5 Fischgesundheit
Infektionsversuche mit am FLI isolierten Bakterien, sowie weitergehende Eingrenzungen des Auftretens des Bachforellensterbens
Schon seit den 80er Jahren des vorigen Jahrhunderts wurden an südbayerischen Fließgewässern alpinen Ursprungs im Spätsommer oder Herbst vereinzelt unerklärliche Bachforellensterben beobachtet, welche ausschließlich diese Fischart betrafen. Auch in manchen Gewässern des nördlichen Alpenkammes in Österreich und der Schweiz wurden ähnliche Vorkommnisse festgestellt. 1998 begann der LFV Bayern mit Untersuchungen, die seit 2003 in enger und fruchtbarer Kooperation mit dem LfU, Wielenbach durchgeführt wurden. Zwar konnte bis heute eine eindeutige Ursache des Phänomens noch immer nicht gefunden werden, doch gibt es mittlerweile eine Fülle von Erkenntnissen, deren Zuordnung und Interpretation neue Fragen aufgeworfen hat.
So deuten viele Befunde auf die Beteiligung eines Erregers hin, ohne dass jedoch auch das renommierte Friedrich-Löffler-Institut (FLI), welches als Bundesseucheninstitut hohe Kompetenz beim Erregernachweis hat, bislang irgendwelche Spuren eines Virus hätte nachweisen können. Jedoch konnten gegen Ende der Projektphase 2006 am FLI aus dort durchgeführten Infektionsversuchen an Bachforellen Bakterien isoliert werden, deren genaue Rolle im Krankheitsgeschehen unklar war.
Diese Bakterien hätten im Rahmen der weiterführenden Untersuchungen 2007 durch das FLI näher charakterisiert werden sollen. Auch die Suche nach diesen Bakterien bei aus freien Gewässern geborgenen Bachforellen wäre Teil der Aufgabenstellung gewesen. Gerade bei den hier anstehenden pathologischen und infektionsbiologischen Fragestellungen sowie bei der Beurteilung, Präparation und Aufarbeitung von Organproben wäre die Einbindung des LfU, Wielenbach jedoch unabdingbar gewesen. Dort gab es aber 2007 unerwartete personelle Engpässe. Zudem hätten ausgedehnte Flussbaumassnahmen an der Iller im Zuge des Hochwasserschutzes hohe Sedimentfrachten bedingt, die Expositionsversuche zur Gewinnung erkrankter Fische sehr erschwert hätten. Schließlich gab es bedauerlicher Weise Spannungen mit dem FLI, die das notwendige Vertrauensverhältnis in Frage stellten.

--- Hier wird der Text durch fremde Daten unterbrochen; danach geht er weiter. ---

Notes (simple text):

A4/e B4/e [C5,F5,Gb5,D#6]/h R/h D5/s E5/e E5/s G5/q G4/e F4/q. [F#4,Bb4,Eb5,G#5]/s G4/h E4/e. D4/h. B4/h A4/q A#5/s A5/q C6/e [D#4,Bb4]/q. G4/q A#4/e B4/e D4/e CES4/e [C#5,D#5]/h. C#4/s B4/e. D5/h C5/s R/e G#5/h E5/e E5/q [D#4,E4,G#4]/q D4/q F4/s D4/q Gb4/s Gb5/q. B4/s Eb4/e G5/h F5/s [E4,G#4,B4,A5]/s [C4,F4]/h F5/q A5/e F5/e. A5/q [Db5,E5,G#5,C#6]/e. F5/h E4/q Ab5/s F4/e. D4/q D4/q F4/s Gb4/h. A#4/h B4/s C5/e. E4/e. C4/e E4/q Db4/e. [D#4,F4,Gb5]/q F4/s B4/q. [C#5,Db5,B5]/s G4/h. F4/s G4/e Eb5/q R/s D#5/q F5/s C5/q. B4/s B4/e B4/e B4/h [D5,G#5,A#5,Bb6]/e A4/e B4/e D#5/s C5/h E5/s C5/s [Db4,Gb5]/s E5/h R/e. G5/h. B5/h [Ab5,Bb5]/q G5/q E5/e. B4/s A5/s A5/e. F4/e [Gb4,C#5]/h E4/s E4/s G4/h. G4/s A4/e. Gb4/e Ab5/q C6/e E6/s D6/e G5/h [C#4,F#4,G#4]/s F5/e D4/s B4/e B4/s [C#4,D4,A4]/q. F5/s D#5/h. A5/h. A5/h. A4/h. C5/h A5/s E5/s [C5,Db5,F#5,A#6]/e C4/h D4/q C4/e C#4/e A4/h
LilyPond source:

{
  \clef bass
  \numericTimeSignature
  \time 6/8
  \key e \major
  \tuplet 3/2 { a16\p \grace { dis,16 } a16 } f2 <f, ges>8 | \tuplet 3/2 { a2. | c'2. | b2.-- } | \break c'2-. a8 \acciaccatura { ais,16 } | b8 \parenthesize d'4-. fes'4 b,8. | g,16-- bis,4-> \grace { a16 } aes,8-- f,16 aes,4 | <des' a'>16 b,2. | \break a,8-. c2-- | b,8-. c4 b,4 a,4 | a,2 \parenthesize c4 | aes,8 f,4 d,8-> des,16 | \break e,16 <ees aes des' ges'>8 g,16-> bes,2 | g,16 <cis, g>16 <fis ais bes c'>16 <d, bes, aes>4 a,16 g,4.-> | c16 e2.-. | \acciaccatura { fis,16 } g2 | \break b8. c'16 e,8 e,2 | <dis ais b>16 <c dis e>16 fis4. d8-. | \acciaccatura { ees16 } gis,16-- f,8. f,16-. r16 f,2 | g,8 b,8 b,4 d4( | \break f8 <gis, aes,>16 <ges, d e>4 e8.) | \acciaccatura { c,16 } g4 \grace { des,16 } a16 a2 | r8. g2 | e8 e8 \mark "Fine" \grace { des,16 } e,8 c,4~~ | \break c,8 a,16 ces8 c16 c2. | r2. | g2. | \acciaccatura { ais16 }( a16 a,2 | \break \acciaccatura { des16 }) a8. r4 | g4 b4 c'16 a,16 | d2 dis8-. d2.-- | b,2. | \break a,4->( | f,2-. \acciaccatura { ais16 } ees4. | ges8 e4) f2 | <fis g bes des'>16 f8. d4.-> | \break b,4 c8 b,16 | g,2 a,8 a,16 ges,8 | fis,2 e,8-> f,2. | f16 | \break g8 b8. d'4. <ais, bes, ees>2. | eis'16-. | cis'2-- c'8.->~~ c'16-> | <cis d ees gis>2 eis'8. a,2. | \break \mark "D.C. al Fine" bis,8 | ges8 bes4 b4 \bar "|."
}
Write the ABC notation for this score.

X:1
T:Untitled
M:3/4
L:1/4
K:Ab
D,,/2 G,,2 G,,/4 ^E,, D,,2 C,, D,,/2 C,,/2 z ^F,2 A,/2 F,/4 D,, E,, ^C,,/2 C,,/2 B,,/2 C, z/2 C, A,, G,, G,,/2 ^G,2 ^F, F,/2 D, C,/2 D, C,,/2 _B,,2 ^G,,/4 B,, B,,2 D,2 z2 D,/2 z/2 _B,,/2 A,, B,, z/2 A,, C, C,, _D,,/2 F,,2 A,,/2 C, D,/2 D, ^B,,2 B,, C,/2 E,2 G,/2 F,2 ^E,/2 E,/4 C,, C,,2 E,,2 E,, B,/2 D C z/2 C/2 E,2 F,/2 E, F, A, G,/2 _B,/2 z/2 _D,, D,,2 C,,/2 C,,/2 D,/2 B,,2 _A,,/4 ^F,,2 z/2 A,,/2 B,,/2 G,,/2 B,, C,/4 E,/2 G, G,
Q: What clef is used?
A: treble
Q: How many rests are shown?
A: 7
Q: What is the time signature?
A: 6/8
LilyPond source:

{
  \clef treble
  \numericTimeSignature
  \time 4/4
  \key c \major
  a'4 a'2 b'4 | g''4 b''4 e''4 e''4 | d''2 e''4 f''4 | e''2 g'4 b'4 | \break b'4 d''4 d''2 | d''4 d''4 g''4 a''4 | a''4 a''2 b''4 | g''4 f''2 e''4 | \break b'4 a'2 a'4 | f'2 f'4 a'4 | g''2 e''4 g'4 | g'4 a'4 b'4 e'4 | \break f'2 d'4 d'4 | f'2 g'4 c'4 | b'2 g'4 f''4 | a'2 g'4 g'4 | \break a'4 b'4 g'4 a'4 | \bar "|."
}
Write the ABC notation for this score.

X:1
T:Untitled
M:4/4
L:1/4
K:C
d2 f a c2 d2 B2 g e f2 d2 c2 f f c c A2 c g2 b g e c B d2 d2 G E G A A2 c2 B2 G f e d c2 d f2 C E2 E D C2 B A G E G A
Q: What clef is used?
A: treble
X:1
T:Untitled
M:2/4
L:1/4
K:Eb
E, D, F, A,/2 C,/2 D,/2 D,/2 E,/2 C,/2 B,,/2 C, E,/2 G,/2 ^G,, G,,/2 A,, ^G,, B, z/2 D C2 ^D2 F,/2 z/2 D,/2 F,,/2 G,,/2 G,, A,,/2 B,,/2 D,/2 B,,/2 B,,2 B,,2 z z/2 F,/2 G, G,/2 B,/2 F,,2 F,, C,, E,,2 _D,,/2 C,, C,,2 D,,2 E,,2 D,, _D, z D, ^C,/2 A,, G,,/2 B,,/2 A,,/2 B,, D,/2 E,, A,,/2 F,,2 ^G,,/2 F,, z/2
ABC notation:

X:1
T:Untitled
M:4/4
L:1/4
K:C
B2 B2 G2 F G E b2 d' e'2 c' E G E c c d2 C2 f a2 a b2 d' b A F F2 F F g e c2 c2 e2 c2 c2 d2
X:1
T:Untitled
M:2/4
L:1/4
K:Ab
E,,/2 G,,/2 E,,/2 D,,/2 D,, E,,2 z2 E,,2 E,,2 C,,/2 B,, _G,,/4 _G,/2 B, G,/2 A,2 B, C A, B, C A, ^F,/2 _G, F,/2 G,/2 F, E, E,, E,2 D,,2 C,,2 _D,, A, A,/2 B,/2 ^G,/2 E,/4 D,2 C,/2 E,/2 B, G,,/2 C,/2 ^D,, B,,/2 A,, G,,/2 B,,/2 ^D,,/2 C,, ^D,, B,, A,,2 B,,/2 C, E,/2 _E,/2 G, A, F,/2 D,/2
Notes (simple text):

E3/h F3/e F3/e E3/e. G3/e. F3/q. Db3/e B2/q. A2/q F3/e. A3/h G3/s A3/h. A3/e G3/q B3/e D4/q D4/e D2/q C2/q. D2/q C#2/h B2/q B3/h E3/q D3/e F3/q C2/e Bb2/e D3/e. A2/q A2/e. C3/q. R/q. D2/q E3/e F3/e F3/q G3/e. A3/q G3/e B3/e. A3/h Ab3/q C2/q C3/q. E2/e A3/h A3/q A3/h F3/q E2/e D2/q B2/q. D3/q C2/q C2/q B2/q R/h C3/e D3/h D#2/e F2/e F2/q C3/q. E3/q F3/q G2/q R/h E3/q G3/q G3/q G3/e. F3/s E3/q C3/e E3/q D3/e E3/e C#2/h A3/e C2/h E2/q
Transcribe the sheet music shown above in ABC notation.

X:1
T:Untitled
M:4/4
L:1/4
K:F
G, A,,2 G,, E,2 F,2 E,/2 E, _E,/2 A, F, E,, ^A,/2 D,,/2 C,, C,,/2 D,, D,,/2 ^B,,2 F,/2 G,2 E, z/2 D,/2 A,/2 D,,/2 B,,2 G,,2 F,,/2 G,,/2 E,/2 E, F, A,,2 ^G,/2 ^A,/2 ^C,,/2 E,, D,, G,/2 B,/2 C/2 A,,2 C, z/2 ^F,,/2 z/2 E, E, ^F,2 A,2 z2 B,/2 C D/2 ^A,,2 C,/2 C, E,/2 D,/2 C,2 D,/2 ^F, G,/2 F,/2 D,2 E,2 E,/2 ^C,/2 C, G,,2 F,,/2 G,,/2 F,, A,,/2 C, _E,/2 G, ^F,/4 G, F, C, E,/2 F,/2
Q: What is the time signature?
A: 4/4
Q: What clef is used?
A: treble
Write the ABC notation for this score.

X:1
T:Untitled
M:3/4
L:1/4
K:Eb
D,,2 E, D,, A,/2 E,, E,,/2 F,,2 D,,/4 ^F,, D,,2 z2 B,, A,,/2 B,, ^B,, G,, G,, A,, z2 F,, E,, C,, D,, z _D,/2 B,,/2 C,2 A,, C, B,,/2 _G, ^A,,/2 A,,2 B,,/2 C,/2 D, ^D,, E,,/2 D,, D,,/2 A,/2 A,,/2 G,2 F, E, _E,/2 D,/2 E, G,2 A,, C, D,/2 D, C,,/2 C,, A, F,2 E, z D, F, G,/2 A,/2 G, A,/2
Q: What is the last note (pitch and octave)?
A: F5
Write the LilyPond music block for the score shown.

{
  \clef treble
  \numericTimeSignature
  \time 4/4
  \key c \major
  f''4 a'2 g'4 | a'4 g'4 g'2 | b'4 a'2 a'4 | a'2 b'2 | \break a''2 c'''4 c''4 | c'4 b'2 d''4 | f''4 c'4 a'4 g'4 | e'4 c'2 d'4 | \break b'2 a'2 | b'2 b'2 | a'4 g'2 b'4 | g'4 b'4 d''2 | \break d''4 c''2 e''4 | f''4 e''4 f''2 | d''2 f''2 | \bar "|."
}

Es wurde daher beschlossen, die Versuche um ein Jahr zu verschieben und in der Zwischenzeit nach neuen Kooperationspartnern im bayerischen Raum Ausschau zu halten. Die Zeit wurde stattdessen für eine gründliche Aufarbeitung der Versuchsergebnisse 2006 genutzt und ein umfangreicher Bericht erstellt. Dies erwies sich als nützliche Grundlage, um die nun für 2008 und 2009 anvisierten Versuche teilweise zu modifizieren.